能否把下面的全部数据以JSON字符串列表的形式给出，每行对应一个字符串，空行略去？

※ ※ ※

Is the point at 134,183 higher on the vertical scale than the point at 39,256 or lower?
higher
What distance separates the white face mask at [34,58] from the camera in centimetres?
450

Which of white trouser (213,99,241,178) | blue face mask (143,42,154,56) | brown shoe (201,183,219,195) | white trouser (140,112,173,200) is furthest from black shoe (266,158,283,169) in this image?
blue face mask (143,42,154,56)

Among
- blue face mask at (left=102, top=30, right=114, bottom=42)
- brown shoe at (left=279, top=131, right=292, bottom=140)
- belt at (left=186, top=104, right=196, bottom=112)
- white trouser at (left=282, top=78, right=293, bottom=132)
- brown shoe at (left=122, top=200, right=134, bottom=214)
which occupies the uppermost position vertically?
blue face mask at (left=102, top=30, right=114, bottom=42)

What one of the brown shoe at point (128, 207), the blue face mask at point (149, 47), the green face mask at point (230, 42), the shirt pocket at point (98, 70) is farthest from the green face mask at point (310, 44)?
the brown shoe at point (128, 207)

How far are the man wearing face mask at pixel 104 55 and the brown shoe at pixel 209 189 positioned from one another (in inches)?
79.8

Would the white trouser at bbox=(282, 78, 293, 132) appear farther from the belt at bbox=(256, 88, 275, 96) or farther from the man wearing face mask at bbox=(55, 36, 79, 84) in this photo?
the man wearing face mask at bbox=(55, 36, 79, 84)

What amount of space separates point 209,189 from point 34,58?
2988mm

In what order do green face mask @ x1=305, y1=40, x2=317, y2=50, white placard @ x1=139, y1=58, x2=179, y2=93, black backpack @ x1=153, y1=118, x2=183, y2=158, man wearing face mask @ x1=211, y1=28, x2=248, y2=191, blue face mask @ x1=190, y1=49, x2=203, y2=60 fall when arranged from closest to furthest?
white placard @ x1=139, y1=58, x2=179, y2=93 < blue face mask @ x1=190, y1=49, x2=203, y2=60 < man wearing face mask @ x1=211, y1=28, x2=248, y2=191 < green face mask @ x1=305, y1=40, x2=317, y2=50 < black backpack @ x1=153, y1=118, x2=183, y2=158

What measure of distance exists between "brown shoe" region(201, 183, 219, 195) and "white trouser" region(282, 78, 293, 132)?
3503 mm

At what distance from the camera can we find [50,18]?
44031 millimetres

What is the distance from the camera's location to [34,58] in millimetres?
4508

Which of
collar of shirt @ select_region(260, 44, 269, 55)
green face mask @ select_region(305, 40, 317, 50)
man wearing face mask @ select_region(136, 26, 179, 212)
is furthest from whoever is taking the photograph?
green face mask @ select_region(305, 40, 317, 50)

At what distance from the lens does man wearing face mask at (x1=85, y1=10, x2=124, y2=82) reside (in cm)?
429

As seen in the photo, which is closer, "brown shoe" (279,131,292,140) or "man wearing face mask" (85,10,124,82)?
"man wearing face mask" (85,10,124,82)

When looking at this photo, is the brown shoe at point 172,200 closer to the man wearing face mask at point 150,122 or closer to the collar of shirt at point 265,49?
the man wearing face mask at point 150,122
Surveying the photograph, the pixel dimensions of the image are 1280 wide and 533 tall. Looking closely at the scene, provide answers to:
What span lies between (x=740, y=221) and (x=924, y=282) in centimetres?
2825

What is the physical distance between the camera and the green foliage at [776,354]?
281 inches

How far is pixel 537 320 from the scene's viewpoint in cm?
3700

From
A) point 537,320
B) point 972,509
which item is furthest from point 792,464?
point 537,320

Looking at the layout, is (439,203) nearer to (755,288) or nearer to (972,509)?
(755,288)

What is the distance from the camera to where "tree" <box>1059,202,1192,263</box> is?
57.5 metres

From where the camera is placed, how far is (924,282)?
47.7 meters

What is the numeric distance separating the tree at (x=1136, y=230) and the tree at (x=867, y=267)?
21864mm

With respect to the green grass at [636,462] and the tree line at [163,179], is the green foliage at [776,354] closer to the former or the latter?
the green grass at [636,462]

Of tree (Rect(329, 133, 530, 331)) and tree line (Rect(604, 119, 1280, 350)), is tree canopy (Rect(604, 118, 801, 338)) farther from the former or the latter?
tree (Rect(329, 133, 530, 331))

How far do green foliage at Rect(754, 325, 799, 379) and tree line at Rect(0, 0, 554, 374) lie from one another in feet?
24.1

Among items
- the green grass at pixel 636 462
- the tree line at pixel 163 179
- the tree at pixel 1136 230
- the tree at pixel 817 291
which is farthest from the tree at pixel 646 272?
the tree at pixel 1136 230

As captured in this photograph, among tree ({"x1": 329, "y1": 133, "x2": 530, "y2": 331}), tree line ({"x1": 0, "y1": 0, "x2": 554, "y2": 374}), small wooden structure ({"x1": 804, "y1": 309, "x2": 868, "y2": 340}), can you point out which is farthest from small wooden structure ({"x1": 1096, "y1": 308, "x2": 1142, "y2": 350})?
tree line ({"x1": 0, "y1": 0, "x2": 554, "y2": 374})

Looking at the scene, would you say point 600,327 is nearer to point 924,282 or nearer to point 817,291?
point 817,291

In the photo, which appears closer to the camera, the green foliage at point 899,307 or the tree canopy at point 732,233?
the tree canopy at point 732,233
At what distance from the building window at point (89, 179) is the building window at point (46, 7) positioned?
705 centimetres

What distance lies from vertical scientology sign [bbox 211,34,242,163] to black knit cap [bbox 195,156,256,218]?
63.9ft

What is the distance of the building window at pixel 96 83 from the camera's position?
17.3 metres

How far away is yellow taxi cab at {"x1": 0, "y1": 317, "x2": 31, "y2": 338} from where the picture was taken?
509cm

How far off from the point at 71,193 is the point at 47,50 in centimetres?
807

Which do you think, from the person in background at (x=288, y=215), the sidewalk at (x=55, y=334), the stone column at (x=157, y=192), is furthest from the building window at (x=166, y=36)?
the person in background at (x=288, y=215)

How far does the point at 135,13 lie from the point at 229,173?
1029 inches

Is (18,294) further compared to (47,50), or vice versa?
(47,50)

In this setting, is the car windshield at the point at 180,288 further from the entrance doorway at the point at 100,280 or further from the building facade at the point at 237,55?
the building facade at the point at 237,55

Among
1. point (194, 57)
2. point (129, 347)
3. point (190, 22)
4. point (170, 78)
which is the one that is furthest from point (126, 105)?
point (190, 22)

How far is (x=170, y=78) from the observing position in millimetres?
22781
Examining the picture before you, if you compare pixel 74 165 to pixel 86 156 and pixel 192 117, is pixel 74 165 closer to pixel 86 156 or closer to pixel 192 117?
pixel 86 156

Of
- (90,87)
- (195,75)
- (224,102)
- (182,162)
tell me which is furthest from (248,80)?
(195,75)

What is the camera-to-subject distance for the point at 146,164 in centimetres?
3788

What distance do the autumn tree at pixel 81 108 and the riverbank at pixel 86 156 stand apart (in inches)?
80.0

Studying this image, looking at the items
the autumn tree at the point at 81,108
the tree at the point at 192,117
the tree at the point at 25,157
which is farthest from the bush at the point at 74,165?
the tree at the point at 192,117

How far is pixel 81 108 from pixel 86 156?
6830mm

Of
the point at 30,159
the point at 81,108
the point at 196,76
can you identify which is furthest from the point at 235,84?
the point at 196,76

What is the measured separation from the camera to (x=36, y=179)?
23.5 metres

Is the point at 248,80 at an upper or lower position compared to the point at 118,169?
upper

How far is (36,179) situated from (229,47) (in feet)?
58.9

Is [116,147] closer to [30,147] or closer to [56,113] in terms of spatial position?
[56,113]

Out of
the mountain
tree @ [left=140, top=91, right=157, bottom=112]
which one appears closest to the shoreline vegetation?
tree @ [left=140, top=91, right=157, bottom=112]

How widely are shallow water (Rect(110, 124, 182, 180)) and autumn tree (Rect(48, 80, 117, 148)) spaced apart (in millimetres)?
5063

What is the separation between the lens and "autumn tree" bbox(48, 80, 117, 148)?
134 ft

※ ※ ※

#### 完整回答
[
  "Is the point at 134,183 higher on the vertical scale than the point at 39,256 or lower?",
  "higher",
  "What distance separates the white face mask at [34,58] from the camera in centimetres?",
  "450",
  "Which of white trouser (213,99,241,178) | blue face mask (143,42,154,56) | brown shoe (201,183,219,195) | white trouser (140,112,173,200) is furthest from black shoe (266,158,283,169) in this image?",
  "blue face mask (143,42,154,56)",
  "Among",
  "- blue face mask at (left=102, top=30, right=114, bottom=42)",
  "- brown shoe at (left=279, top=131, right=292, bottom=140)",
  "- belt at (left=186, top=104, right=196, bottom=112)",
  "- white trouser at (left=282, top=78, right=293, bottom=132)",
  "- brown shoe at (left=122, top=200, right=134, bottom=214)",
  "which occupies the uppermost position vertically?",
  "blue face mask at (left=102, top=30, right=114, bottom=42)",
  "What one of the brown shoe at point (128, 207), the blue face mask at point (149, 47), the green face mask at point (230, 42), the shirt pocket at point (98, 70) is farthest from the green face mask at point (310, 44)?",
  "the brown shoe at point (128, 207)",
  "How far are the man wearing face mask at pixel 104 55 and the brown shoe at pixel 209 189 positioned from one another (in inches)?",
  "79.8",
  "Would the white trouser at bbox=(282, 78, 293, 132) appear farther from the belt at bbox=(256, 88, 275, 96) or farther from the man wearing face mask at bbox=(55, 36, 79, 84) in this photo?",
  "the man wearing face mask at bbox=(55, 36, 79, 84)",
  "What amount of space separates point 209,189 from point 34,58?",
  "2988mm",
  "In what order do green face mask @ x1=305, y1=40, x2=317, y2=50, white placard @ x1=139, y1=58, x2=179, y2=93, black backpack @ x1=153, y1=118, x2=183, y2=158, man wearing face mask @ x1=211, y1=28, x2=248, y2=191, blue face mask @ x1=190, y1=49, x2=203, y2=60 fall when arranged from closest to furthest?",
  "white placard @ x1=139, y1=58, x2=179, y2=93 < blue face mask @ x1=190, y1=49, x2=203, y2=60 < man wearing face mask @ x1=211, y1=28, x2=248, y2=191 < green face mask @ x1=305, y1=40, x2=317, y2=50 < black backpack @ x1=153, y1=118, x2=183, y2=158",
  "What measure of distance exists between \"brown shoe\" region(201, 183, 219, 195) and \"white trouser\" region(282, 78, 293, 132)?",
  "3503 mm",
  "At what distance from the camera can we find [50,18]?",
  "44031 millimetres",
  "What is the distance from the camera's location to [34,58] in millimetres?",
  "4508",
  "Which of",
  "collar of shirt @ select_region(260, 44, 269, 55)",
  "green face mask @ select_region(305, 40, 317, 50)",
  "man wearing face mask @ select_region(136, 26, 179, 212)",
  "is furthest from whoever is taking the photograph?",
  "green face mask @ select_region(305, 40, 317, 50)",
  "At what distance from the lens does man wearing face mask at (x1=85, y1=10, x2=124, y2=82) reside (in cm)?",
  "429",
  "As seen in the photo, which is closer, \"brown shoe\" (279,131,292,140) or \"man wearing face mask\" (85,10,124,82)?",
  "\"man wearing face mask\" (85,10,124,82)",
  "When looking at this photo, is the brown shoe at point 172,200 closer to the man wearing face mask at point 150,122 or closer to the collar of shirt at point 265,49?",
  "the man wearing face mask at point 150,122",
  "Surveying the photograph, the pixel dimensions of the image are 1280 wide and 533 tall. Looking closely at the scene, provide answers to:",
  "What span lies between (x=740, y=221) and (x=924, y=282) in centimetres?",
  "2825",
  "What is the physical distance between the camera and the green foliage at [776,354]?",
  "281 inches",
  "How far is pixel 537 320 from the scene's viewpoint in cm?",
  "3700",
  "From",
  "A) point 537,320",
  "B) point 972,509",
  "which item is furthest from point 792,464?",
  "point 537,320",
  "Looking at the layout, is (439,203) nearer to (755,288) or nearer to (972,509)?",
  "(755,288)",
  "What is the distance from the camera to where \"tree\" <box>1059,202,1192,263</box> is?",
  "57.5 metres",
  "From where the camera is placed, how far is (924,282)?",
  "47.7 meters",
  "What is the numeric distance separating the tree at (x=1136, y=230) and the tree at (x=867, y=267)?",
  "21864mm",
  "With respect to the green grass at [636,462] and the tree line at [163,179], is the green foliage at [776,354] closer to the former or the latter?",
  "the green grass at [636,462]",
  "Of tree (Rect(329, 133, 530, 331)) and tree line (Rect(604, 119, 1280, 350)), is tree canopy (Rect(604, 118, 801, 338)) farther from the former or the latter?",
  "tree (Rect(329, 133, 530, 331))",
  "How far do green foliage at Rect(754, 325, 799, 379) and tree line at Rect(0, 0, 554, 374) lie from one another in feet?",
  "24.1",
  "Among items",
  "- the green grass at pixel 636 462",
  "- the tree line at pixel 163 179",
  "- the tree at pixel 1136 230",
  "- the tree at pixel 817 291",
  "which is farthest from the tree at pixel 646 272?",
  "the tree at pixel 1136 230",
  "As captured in this photograph, among tree ({\"x1\": 329, \"y1\": 133, \"x2\": 530, \"y2\": 331}), tree line ({\"x1\": 0, \"y1\": 0, \"x2\": 554, \"y2\": 374}), small wooden structure ({\"x1\": 804, \"y1\": 309, \"x2\": 868, \"y2\": 340}), can you point out which is farthest from small wooden structure ({\"x1\": 1096, \"y1\": 308, \"x2\": 1142, \"y2\": 350})?",
  "tree line ({\"x1\": 0, \"y1\": 0, \"x2\": 554, \"y2\": 374})",
  "Looking at the scene, would you say point 600,327 is nearer to point 924,282 or nearer to point 817,291?",
  "point 817,291",
  "In the photo, which appears closer to the camera, the green foliage at point 899,307 or the tree canopy at point 732,233?",
  "the tree canopy at point 732,233",
  "At what distance from the building window at point (89, 179) is the building window at point (46, 7) positioned?",
  "705 centimetres",
  "What distance lies from vertical scientology sign [bbox 211,34,242,163] to black knit cap [bbox 195,156,256,218]?",
  "63.9ft",
  "What is the distance of the building window at pixel 96 83 from the camera's position?",
  "17.3 metres",
  "How far away is yellow taxi cab at {\"x1\": 0, \"y1\": 317, \"x2\": 31, \"y2\": 338} from where the picture was taken?",
  "509cm",
  "How far off from the point at 71,193 is the point at 47,50 in centimetres?",
  "807",
  "Which do you think, from the person in background at (x=288, y=215), the sidewalk at (x=55, y=334), the stone column at (x=157, y=192), is furthest from the building window at (x=166, y=36)?",
  "the person in background at (x=288, y=215)",
  "How far does the point at 135,13 lie from the point at 229,173?",
  "1029 inches",
  "Is (18,294) further compared to (47,50), or vice versa?",
  "(47,50)",
  "In this setting, is the car windshield at the point at 180,288 further from the entrance doorway at the point at 100,280 or further from the building facade at the point at 237,55?",
  "the building facade at the point at 237,55",
  "Among",
  "1. point (194, 57)",
  "2. point (129, 347)",
  "3. point (190, 22)",
  "4. point (170, 78)",
  "which is the one that is furthest from point (126, 105)?",
  "point (190, 22)",
  "How far is (x=170, y=78) from the observing position in millimetres?",
  "22781",
  "Examining the picture before you, if you compare pixel 74 165 to pixel 86 156 and pixel 192 117, is pixel 74 165 closer to pixel 86 156 or closer to pixel 192 117?",
  "pixel 86 156",
  "Of",
  "- (90,87)",
  "- (195,75)",
  "- (224,102)",
  "- (182,162)",
  "tell me which is furthest from (248,80)?",
  "(195,75)",
  "What is the camera-to-subject distance for the point at 146,164 in centimetres?",
  "3788",
  "What distance do the autumn tree at pixel 81 108 and the riverbank at pixel 86 156 stand apart (in inches)?",
  "80.0",
  "Studying this image, looking at the items",
  "the autumn tree at the point at 81,108",
  "the tree at the point at 192,117",
  "the tree at the point at 25,157",
  "which is farthest from the bush at the point at 74,165?",
  "the tree at the point at 192,117",
  "How far is pixel 81 108 from pixel 86 156?",
  "6830mm",
  "Of",
  "the point at 30,159",
  "the point at 81,108",
  "the point at 196,76",
  "can you identify which is furthest from the point at 235,84?",
  "the point at 196,76",
  "What is the measured separation from the camera to (x=36, y=179)?",
  "23.5 metres",
  "Is the point at 248,80 at an upper or lower position compared to the point at 118,169?",
  "upper",
  "How far is (36,179) situated from (229,47) (in feet)?",
  "58.9",
  "Is [116,147] closer to [30,147] or closer to [56,113] in terms of spatial position?",
  "[56,113]",
  "Out of",
  "the mountain",
  "tree @ [left=140, top=91, right=157, bottom=112]",
  "which one appears closest to the shoreline vegetation?",
  "tree @ [left=140, top=91, right=157, bottom=112]",
  "How widely are shallow water (Rect(110, 124, 182, 180)) and autumn tree (Rect(48, 80, 117, 148)) spaced apart (in millimetres)?",
  "5063",
  "What is the separation between the lens and \"autumn tree\" bbox(48, 80, 117, 148)?",
  "134 ft"
]